In case you missed it: This was one of the Herald's top stories on social media this week.
Coconut oil is 'pure poison', according to a lecture given by a professor at the Harvard T.H. Chan School of Public Health.
Dr Karin Michels, who also heads up the tumor research center at the University of Freiburg, made the statement in a 50-minute talk in German last month.

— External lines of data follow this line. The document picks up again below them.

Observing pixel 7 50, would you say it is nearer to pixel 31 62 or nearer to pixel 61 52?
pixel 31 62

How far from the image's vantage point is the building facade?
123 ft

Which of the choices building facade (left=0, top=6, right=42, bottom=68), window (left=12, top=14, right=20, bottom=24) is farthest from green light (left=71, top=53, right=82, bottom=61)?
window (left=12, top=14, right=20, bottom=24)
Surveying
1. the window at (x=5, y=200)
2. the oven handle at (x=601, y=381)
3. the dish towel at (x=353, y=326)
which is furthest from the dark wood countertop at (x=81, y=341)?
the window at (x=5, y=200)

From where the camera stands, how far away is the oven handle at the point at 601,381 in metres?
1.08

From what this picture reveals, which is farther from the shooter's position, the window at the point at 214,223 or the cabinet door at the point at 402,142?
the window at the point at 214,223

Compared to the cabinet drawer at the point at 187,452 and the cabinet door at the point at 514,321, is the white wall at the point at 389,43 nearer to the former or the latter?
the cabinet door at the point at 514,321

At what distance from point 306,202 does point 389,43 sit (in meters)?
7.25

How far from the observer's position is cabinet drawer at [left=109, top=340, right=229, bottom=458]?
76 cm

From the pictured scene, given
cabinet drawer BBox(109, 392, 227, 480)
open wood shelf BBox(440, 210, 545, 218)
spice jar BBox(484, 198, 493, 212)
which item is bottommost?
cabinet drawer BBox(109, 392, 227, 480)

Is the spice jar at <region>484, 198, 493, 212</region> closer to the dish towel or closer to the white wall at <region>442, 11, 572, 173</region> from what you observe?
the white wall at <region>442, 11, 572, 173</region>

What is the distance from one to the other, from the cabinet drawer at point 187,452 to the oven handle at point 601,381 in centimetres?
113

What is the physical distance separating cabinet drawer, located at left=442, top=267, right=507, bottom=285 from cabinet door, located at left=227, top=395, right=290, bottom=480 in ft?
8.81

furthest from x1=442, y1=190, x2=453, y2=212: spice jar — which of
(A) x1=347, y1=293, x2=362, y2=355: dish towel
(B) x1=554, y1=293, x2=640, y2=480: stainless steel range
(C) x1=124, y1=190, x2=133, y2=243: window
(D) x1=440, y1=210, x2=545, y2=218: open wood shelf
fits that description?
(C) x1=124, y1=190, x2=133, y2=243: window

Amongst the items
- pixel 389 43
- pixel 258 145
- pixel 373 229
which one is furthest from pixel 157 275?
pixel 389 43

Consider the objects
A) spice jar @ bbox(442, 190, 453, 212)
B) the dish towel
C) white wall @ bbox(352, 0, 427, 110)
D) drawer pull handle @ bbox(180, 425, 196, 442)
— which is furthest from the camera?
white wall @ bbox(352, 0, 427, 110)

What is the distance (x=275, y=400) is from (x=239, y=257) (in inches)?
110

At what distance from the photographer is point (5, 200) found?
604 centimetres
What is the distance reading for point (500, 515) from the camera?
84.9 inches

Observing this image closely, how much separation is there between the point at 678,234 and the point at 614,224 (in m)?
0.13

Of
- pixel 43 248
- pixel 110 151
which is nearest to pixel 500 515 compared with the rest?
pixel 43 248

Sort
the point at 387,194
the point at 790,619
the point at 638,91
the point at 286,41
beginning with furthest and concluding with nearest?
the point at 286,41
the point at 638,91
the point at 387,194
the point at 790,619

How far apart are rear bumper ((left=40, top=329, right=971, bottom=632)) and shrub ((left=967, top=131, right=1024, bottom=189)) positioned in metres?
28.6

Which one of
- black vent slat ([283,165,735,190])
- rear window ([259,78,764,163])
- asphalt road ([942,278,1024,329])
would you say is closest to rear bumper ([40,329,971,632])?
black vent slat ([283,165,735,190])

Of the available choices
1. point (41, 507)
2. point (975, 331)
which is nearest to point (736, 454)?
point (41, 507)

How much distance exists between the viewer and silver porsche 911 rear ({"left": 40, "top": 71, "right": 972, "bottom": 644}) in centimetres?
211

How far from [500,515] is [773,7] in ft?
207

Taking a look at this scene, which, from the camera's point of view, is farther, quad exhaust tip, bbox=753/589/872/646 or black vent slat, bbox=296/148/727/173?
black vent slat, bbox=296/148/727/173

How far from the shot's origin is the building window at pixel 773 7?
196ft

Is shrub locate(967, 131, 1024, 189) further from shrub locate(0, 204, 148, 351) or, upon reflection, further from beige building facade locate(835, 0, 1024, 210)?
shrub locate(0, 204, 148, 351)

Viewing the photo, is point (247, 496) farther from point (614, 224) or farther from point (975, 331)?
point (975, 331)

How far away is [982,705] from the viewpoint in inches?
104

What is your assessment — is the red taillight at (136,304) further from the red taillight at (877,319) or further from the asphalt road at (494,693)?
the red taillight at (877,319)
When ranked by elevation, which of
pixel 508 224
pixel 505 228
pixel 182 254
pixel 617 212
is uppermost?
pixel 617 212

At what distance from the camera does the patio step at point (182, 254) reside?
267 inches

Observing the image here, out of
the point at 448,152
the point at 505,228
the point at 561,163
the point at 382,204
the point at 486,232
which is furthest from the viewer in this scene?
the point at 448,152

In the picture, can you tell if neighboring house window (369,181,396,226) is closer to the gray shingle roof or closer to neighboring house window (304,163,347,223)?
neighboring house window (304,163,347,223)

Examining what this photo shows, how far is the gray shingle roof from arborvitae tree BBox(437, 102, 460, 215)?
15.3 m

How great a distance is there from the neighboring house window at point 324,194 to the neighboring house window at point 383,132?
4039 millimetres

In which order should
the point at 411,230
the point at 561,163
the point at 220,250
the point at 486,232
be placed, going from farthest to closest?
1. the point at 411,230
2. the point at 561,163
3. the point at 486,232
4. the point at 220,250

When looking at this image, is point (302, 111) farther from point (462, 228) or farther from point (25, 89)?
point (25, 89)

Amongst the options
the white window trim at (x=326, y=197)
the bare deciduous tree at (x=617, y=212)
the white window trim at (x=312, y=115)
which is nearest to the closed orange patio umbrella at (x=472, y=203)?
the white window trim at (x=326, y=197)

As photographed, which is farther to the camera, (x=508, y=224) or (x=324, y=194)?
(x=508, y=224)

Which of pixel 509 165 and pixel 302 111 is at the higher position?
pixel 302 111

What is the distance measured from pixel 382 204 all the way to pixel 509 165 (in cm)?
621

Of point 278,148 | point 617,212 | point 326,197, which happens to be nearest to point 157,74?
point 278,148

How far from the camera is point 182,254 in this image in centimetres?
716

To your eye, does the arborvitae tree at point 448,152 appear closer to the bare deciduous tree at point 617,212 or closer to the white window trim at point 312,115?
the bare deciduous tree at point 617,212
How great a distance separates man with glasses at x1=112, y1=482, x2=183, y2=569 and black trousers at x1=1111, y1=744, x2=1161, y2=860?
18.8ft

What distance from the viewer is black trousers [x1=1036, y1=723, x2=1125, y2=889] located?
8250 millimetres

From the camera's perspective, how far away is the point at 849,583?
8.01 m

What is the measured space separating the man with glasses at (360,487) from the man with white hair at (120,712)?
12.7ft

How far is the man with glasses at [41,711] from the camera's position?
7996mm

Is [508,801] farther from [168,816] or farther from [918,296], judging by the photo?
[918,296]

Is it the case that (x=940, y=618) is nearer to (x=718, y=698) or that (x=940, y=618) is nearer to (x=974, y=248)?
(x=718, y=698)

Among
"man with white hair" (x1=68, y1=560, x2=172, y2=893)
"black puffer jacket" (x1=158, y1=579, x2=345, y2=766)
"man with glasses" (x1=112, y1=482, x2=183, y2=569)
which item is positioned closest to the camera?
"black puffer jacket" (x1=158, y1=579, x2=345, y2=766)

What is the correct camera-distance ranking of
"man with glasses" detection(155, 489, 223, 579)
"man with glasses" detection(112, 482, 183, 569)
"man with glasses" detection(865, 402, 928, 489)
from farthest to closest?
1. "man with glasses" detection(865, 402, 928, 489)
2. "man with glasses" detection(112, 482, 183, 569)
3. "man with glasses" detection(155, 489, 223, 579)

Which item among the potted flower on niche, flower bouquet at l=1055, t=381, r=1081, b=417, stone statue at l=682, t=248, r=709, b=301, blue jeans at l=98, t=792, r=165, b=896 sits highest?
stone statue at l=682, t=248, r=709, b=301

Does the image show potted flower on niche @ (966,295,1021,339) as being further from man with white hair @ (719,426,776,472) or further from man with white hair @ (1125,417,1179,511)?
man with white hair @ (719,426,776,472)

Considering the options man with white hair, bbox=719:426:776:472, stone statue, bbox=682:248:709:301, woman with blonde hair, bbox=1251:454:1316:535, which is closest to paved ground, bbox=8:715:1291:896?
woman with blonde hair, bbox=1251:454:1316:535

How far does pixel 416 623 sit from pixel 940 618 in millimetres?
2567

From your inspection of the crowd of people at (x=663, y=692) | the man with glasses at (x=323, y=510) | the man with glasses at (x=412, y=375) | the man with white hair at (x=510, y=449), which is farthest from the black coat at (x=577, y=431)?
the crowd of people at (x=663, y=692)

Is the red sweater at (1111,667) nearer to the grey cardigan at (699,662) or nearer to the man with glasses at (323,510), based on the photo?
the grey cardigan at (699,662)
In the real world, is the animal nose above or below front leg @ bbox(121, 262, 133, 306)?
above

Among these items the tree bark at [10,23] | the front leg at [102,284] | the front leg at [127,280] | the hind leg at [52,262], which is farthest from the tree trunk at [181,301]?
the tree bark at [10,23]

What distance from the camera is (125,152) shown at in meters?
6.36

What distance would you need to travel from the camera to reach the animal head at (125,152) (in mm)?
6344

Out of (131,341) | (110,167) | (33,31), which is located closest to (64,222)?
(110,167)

Among other things, she told her audience that 'coconut oil is pure poison,' and 'it is one of the worst foods you can eat,' according to a translation by Business Insider Deutschland.
The video, which has amassed more than 400,000 hits since it was published on July 10, will add fuel to the firy debate over the oil's nutritional properties; many have turned to coconuts as a guilt-free fat, but even the American Heart Association has urged consumers to restrict their use.
Coconut oil had a peculiar rise to popularity, the Daily Mail reports.
Cardiologists know well that it may be tasty and sumptuous, but those velvety qualities are no friend to your arteries.
Dr Michels says it is worse than lard (fat from the abdomen of a pig which was a hit in the 50s and is now only seen in our grandmothers' pantries).
And yet, a nationwide poll in 2016 found at least 70 percent of Americans believed coconut oil to be healthy - with many seeing it as one of the healthiest oils out there.
The ascent of coconut oil sales began in the early 2000s, on the heels of two studies by Columbia University which looked at medium-chain fatty acids, a type of fat present in coconuts.
The study participants who ate the medium-chain fatty acid diet burned fat quicker than the controls.
Once the findings emerged, it was gobbled up: could this product, that is so easy to incorporate into daily life, be the Holy Grail of fat burning?
Consumers decided it could. Sales of coconut oil rocketed.
The medical industry, however, was not converted - not even the author of the study, nutrition professor Marie-Pierre St-Onge, who explained in her study that, coconuts are only 14 percent medium-chain fatty acids. The study participants were fed 100 percent.